Consegna: Prosegui l'articolo sul restauro del Grand Palais partendo subito dopo la sua ultima frase.

Segmento di testo:
==================================================
Grand Palais 2.0
In occasione delle prossime Olimpiadi parigine riapre parzialmente, dopo i primi interventi di restauro, il Grand Palais.
Il Grand Palais è pronto! O quasi. Molti dei cantieri intrapresi a Parigi in vista dei Giochi Olimpici dell’estate 2024 sono in ritardo, ma almeno il restauro-ristrutturazione di questa opera maggiore dell’architettura di ferro e vetro di fine Ottocento è avanzato abbastanza da permetterne la riapertura parziale, in tempo per accogliere le competizioni di scherma e di taekwondo, oltre che per stupire i più di 15 milioni di visitatori attesi in città tra il 26 luglio e l’11 agosto. L’ultima fase del cantiere si svolgerà dopo i giochi, fino all’inaugurazione finale prevista per il 2025.
==================================================
(Dati testuali estratti dalla pagina)

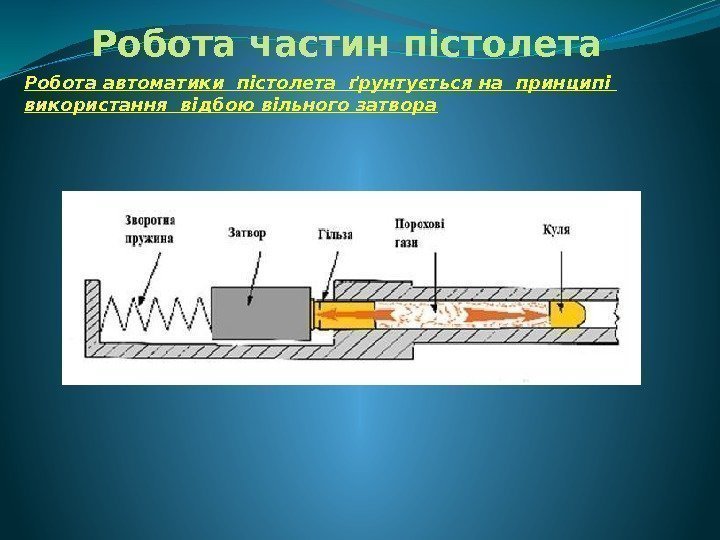 Робота частин пістолета

Робота автоматики пістолета ґрунтується на принципі використання відбою вільного затвора

Зворотна пружина

Затвор

Гільза

Порохові гази

Куля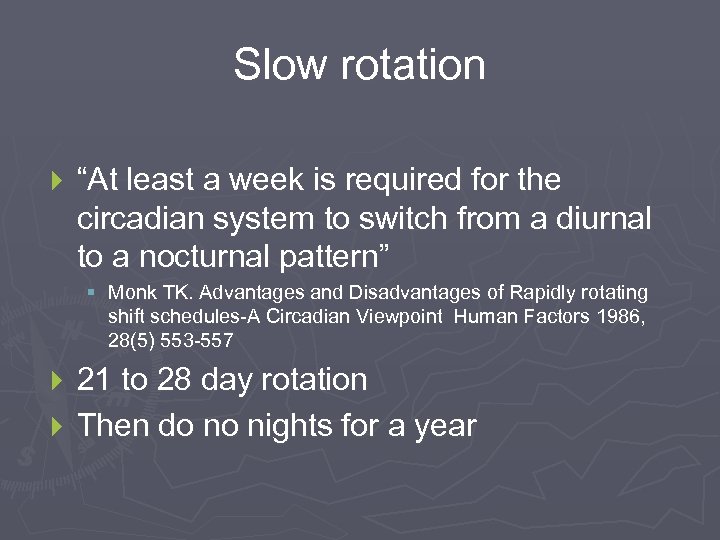 Slow rotation

“At least a week is required for the circadian system to switch from a diurnal to a nocturnal pattern”

Monk TK. Advantages and Disadvantages of Rapidly rotating shift schedules-A Circadian Viewpoint Human Factors 1986, 28(5) 553-557

21 to 28 day rotation

Then do no nights for a year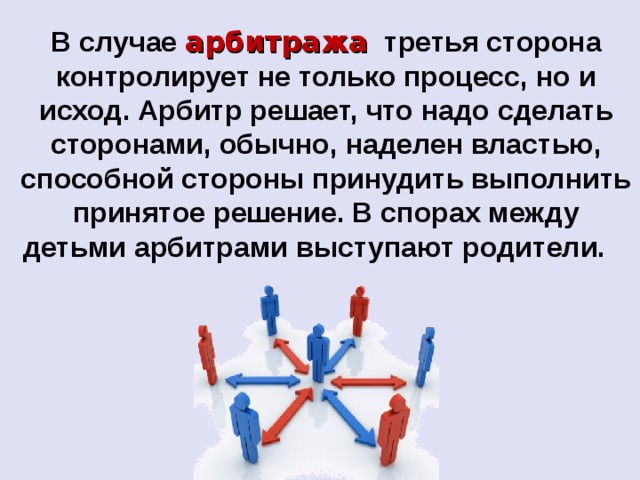 В случае арбитража третья сторона контролирует не только процесс, но и исход. Арбитр решает, что надо сделать сторонами, обычно, наделен властью, способной стороны принудить выполнить принятое решение. В спорах между детьми арбитрами выступают родители.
==================================================
Risposta:
Il percorso è stato piuttosto accidentato. È cominciato con il concorso internazionale del 2014, vinto da LAN Architecture con un progetto decisamente ambizioso. Lo studio franco-italiano, tra i più interessanti del panorama parigino contemporaneo, aveva proposto trasformazioni profonde al monumento, per farne una “machine à culture”, una “macchina della cultura” – evidente citazione della definizione della casa come “machine à habiter” (“macchina da abitare”) formulata negli anni Venti da Le Corbusier. Dopo anni di attesa e di polemiche, soprattutto di chi temeva che l’edificio ne risultasse denaturato, nel 2020 Roselyne Bachelot, Ministra della Cultura, annuncia l’abbandono del progetto e la riallocazione della stessa quantità di fondi, più di 450 milioni di euro, per un intervento più delicato di restauro conservativo, completato dalla ristrutturazione e dall’adattamento di alcuni ambienti alle esigenze di uno spazio d’esposizione contemporaneo. «Si ferma il cantiere del Grand Palais, giudicato troppo faraonico», titola Le Monde il 27 settembre di quell’anno.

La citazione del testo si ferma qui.